Compared to global data and local studies, our results demonstrated that in the total pneumococcal isolates studied, a serotype replacement was observed following the introduction of PCV10. Overall, serotype 6A appeared as the most common vaccinated serotype among all patients, and serotype 23A, 15B, 10A, and 7C also appeared as the most common non-vaccinated serotypes among all patients.
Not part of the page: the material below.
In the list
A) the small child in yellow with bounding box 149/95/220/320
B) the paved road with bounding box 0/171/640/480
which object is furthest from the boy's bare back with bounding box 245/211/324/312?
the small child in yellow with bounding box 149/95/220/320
Vaccine coverage was lower in our study as compared to other countries mentioned above. Although the vaccine is not widely used, we still observed the phenomenon of serotype changes, which suggests that the changes in serotype may be directly related to vaccination (serotype replacement)10,12,14 or not directly related to vaccination (pneumococci was able to change their capsular serotype by exchanging the capsular locus genes).26 The limitation of this study is the small sample size, and also lake of pre-vaccination data, descriptive study and not a vaccine effectiveness study in Ethiopia. We will perform continuous surveillance in Ethiopia to draw a reasonable analysis of the distribution of serotypes causing invasive and non-invasive infections.
Vaccination has substantially reduced vaccine serotype pneumococcal invasive and non-invasive diseases among all patients’ ages after the introduction of PCV10 as a routine vaccine immunization program. However, a shift in the distribution of non-vaccinated S. pneumoniae serotypes increases in the population, and PCV10 serotype coverage was reduced as compared to PCV13. Therefore, it is important to continue monitoring serotype changes among all patients in addition to assessing the impact and effectiveness brought by vaccines and provides a foundation for prevention strategies and vaccine policies.
Data Sharing Statement
All data generated or analyzed during this study are included in this published article.
Ethics Approval and Consent to Participate
All procedures performed in this study were reviewed and approved by the ethical review board of the University of Gondar (No. O/V/P/RCS/05/377/2017) in accordance with the 1964 Helsinki declaration. Permission was obtained from each hospital laboratory for collecting the isolates. Written informed consent was obtained from all patients, and a parent or legal guardian of patients under the age of 18 years after explaining the purpose and objective of the study.
The authors would like to thank the study participants. We are also very thankful for the institutional support grant by the University of Gondar. We are indebted to thank Microbiology laboratory staff of the hospitals and the University of Gondar for collecting and rechecking the isolates. We would like to thank the staff of the Norwegian Institute of Public Health Microbiology Laboratory (especially Prof. Dominique A Caugant) for their assistance in doing the whole genome sequencing and serotyping.
All authors made a significant contribution to the work reported, whether that is in the conception, study design, execution, acquisition of data, analysis and interpretation, or in all these areas; took part in drafting, revising or critically reviewing the article; gave final approval of the version to be published; have agreed on the journal to which the article has been submitted; and agree to be accountable for all aspects of the work.
This study was supported by the University of Gondar with Grant No.VP/RCS/05/2/43/2017 and PhD research grant.
The authors declare that they have no competing interests for the publication of this paper.